### [EXERCISE PROMPT]
Reproduce the data below verbatim from the line containing "this 1140×760 image." through its final line, and produce nothing more.

(Collected data)
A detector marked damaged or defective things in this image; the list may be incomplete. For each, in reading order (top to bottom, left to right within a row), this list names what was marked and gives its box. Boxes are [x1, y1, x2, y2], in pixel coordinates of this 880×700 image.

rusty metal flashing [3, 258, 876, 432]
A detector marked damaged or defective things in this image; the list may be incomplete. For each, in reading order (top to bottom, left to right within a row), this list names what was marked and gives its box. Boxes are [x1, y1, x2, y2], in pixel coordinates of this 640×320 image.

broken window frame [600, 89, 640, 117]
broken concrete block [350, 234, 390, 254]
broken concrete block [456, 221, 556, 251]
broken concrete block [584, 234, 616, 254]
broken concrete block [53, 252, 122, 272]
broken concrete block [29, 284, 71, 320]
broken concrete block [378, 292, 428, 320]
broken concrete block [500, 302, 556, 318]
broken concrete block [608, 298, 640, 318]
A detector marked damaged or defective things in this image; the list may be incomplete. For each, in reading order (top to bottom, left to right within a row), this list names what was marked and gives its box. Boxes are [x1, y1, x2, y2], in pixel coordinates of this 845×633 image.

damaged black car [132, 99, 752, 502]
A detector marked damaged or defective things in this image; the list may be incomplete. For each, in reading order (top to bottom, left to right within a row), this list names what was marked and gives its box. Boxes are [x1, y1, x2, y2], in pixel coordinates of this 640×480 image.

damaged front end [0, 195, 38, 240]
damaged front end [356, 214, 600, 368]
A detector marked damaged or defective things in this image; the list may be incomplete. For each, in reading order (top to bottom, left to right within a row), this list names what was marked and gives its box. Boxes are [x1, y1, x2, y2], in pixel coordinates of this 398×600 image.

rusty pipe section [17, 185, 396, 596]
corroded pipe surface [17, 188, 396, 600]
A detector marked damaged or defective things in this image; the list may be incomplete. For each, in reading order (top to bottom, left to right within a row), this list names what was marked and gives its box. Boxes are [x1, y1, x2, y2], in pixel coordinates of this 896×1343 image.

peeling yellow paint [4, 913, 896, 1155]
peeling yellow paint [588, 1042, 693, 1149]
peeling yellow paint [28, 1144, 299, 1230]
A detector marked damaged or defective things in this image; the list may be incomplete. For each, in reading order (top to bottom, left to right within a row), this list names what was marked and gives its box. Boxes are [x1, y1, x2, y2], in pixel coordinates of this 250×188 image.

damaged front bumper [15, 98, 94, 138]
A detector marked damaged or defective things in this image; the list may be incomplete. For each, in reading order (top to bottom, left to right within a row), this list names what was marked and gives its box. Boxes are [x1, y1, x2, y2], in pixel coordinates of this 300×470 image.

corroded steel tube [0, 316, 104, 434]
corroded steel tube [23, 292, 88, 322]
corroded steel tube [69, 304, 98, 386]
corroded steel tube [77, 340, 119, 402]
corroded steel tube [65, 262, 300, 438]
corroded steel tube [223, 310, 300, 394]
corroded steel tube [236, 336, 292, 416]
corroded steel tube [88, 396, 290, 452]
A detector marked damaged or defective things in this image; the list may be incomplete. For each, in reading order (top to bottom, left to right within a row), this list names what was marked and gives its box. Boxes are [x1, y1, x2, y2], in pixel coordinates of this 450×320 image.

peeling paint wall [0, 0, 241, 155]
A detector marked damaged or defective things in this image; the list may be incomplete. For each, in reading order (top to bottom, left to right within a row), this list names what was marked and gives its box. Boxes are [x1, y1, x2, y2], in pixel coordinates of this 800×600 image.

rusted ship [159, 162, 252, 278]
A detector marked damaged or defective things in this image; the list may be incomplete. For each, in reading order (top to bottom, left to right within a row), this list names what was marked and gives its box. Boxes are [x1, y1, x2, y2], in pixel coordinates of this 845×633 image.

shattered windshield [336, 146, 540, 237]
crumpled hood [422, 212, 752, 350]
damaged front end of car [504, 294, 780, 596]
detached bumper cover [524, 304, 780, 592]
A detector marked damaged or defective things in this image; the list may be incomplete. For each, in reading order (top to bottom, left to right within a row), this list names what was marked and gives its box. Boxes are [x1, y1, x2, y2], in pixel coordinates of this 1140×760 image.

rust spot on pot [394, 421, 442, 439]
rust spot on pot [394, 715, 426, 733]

### [SOLUTION TO THIS PROBLEM]
A detector marked damaged or defective things in this image; the list may be incomplete. For each, in reading order (top to bottom, left to right within a row), this list names what was marked and gives its box. Boxes are [x1, y1, x2, y2], in pixel coordinates of this 1140×760 image.

rust spot on pot [394, 421, 442, 439]
rust spot on pot [394, 715, 426, 733]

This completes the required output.